What is Substantial Gainful Activity (SGA)?

An amount of monthly earnings that the Social Security Administration (SSA) considers to be 'substantial gainful activity.' If an SSDI or SSI beneficiary earns above the SGA level, they generally will not be considered disabled by the SSA and their benefits may be stopped (after a grace period like the Trial Work Period). The SGA level is adjusted annually and is higher for statutorily blind individuals.

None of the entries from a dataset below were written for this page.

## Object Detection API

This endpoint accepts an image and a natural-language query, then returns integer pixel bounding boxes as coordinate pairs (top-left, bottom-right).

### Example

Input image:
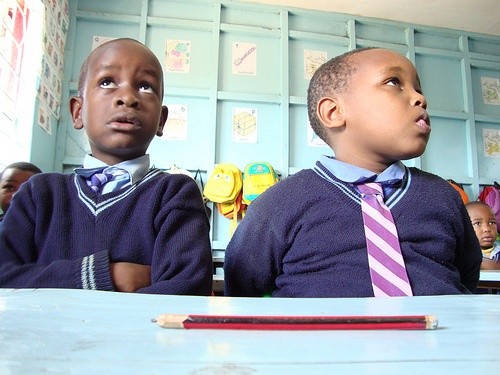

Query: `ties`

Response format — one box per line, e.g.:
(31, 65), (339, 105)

(87, 171), (114, 196)
(355, 182), (415, 297)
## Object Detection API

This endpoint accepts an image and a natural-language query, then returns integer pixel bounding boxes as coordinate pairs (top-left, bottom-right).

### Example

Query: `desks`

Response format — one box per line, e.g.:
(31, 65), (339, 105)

(0, 256), (500, 375)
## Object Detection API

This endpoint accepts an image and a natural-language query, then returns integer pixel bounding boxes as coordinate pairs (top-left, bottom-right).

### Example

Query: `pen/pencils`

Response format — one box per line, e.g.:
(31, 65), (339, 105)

(151, 314), (437, 331)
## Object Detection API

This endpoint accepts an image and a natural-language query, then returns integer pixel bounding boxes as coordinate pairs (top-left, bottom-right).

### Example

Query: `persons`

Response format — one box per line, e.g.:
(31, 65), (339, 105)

(465, 201), (500, 270)
(224, 49), (483, 296)
(0, 163), (44, 223)
(0, 38), (214, 297)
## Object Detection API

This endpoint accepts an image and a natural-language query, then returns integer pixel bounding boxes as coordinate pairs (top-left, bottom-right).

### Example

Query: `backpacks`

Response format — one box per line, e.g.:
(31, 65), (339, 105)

What is the Extended Period of Eligibility (EPE)?

A Social Security work incentive under the SSDI program that provides a 36-month period following the completion of the Trial Work Period. During this time, SSDI benefits can be reinstated without a new application if the beneficiary's earnings fall below the Substantial Gainful Activity (SGA) level due to their disability. It offers a crucial safety net for beneficiaries attempting to return to work, allowing for fluctuations in their earning ability.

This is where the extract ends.